Private Gründe
Stellvertreter des US-Justizministers tritt zurück

Paul McNulty begründete seinen für den Spätsommer angekündigten Amtsverzicht am Montag mit der finanziellen Situation seiner Familie. Sein Rücktritt nach nur 18 Monaten habe nichts mit der Kontroverse um die Entlassung von acht der 93 Bundesanwälte zu tun. Wegen der Affäre steht auch Gonzales unter Rücktrittsdruck.

HB WASHINGTON. Der von den oppositionellen Demokraten dominierte Kongress untersucht seit März die Entlassung der Bundesanwälte. Die Demokraten vermuten, die Ankläger seien aus politischen Gründen ihrer Ämter enthoben worden. Die Regierung hat die Entlassungen verteidigt, zugleich aber Verfahrensfehler eingeräumt.

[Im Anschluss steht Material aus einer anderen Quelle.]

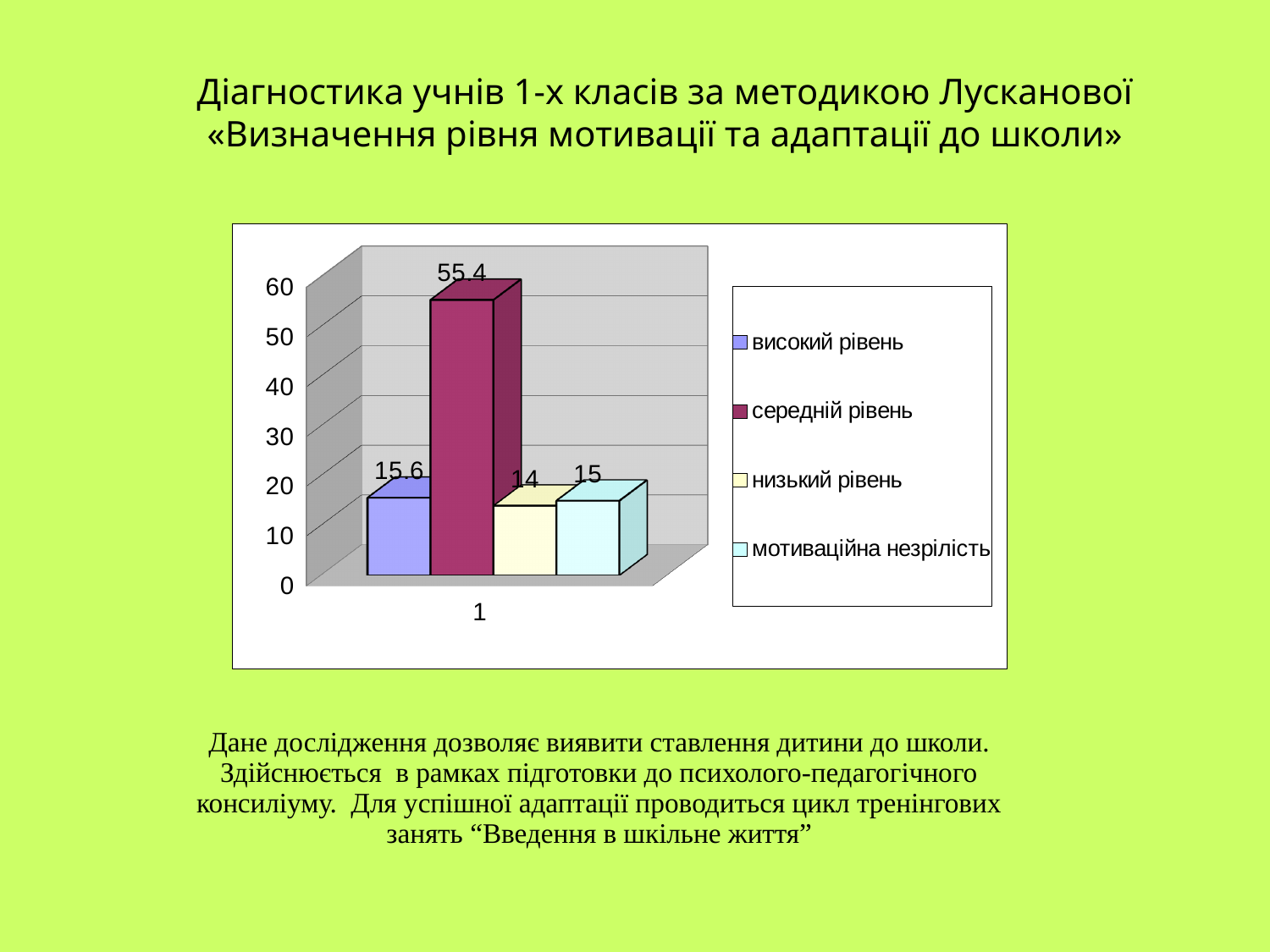
What is the difference between the values for мотиваційна незрілість and низький рівень? 1 How many series does the legend list? 4 Is the value for середній рівень greater or less than 50? greater What is the difference between the values for середній рівень and високий рівень? 39.8 Which series has the lowest value? низький рівень What kind of chart is shown on the slide? bar chart What is the value for високий рівень? 15.6 What is the value for низький рівень? 14 What is the value for середній рівень? 55.4 Which series has the highest value? середній рівень What is the value for мотиваційна незрілість? 15 Which is larger, the value for високий рівень or the value for мотиваційна незрілість? високий рівень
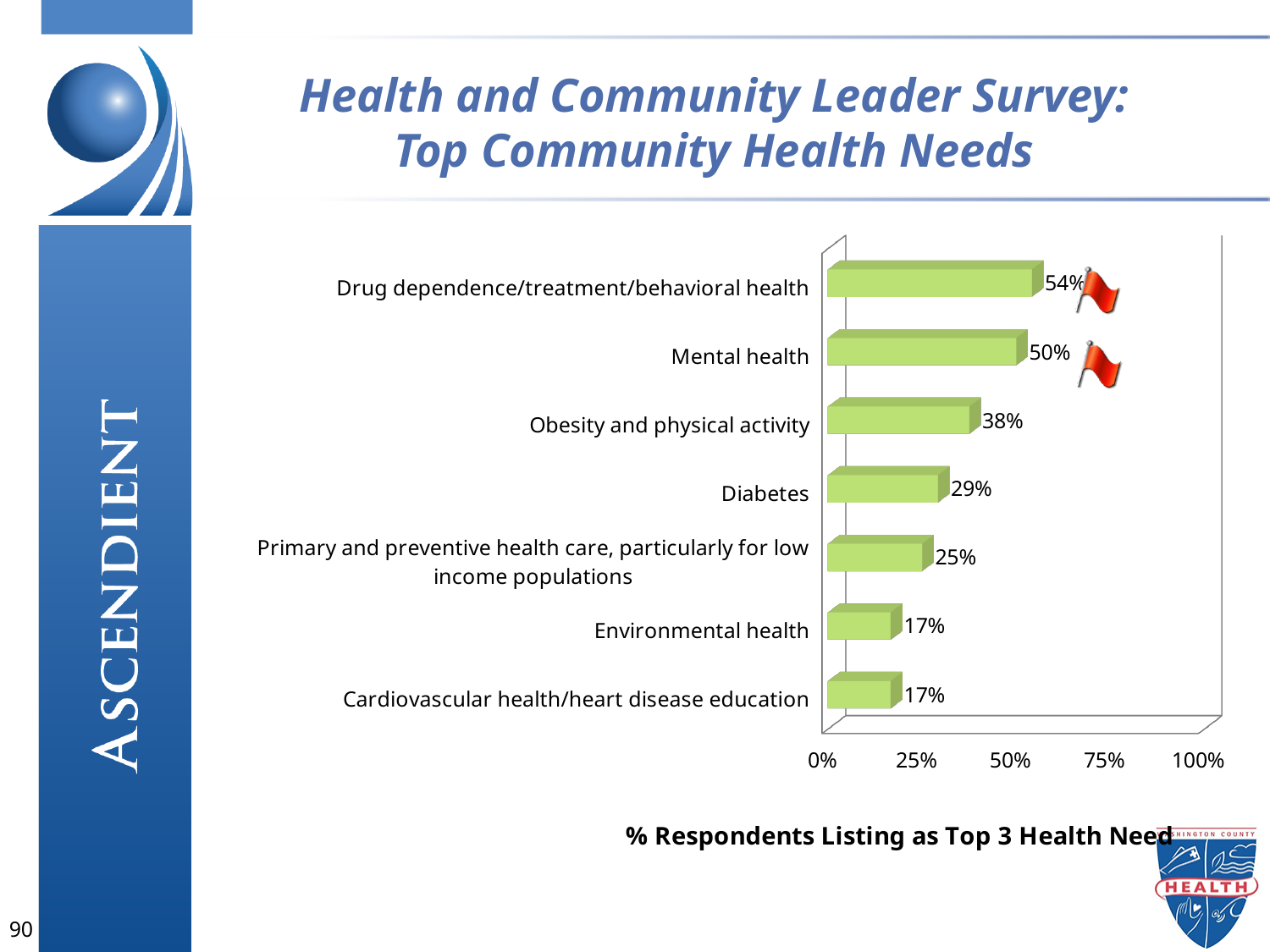
What is the difference between the values for Obesity and physical activity and Diabetes? 9% Which has a higher value, Diabetes or Environmental health? Diabetes What is the value shown for Mental health? 50% What percentage is shown for Obesity and physical activity? 38% What is the value for Diabetes? 29% What percentage is shown for Primary and preventive health care, particularly for low income populations? 25% How many categories are shown in the chart? 7 What is the difference in percentage points between Drug dependence/treatment/behavioral health and Mental health? 4% What is the label shown below the chart's horizontal axis? % Respondents Listing as Top 3 Health Need What type of chart is shown on the slide? Bar chart Which category has the highest percentage of respondents listing it as a top 3 health need? Drug dependence/treatment/behavioral health What percentage of respondents listed Drug dependence/treatment/behavioral health as a top 3 health need? 54%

Nach Dokumenten, die das Justizministerium herausgegeben hat, war Gonzales verärgert über Äußerungen seines Stellvertreters. McNulty hatte im Februar ausgesagt, der Bundesanwalt von Alaska sei abgelöst worden, um einen früheren Mitarbeiter des Präsidialamts versorgen zu können. Die anderen seien wegen ihrer Leistungen entlassen worden. Zu später aufgekommenen Informationen, die auf das Gegenteil hindeuteten, erklärte Gonzales, er und sein Stellvertreter seien von Mitarbeitern falsch informiert worden.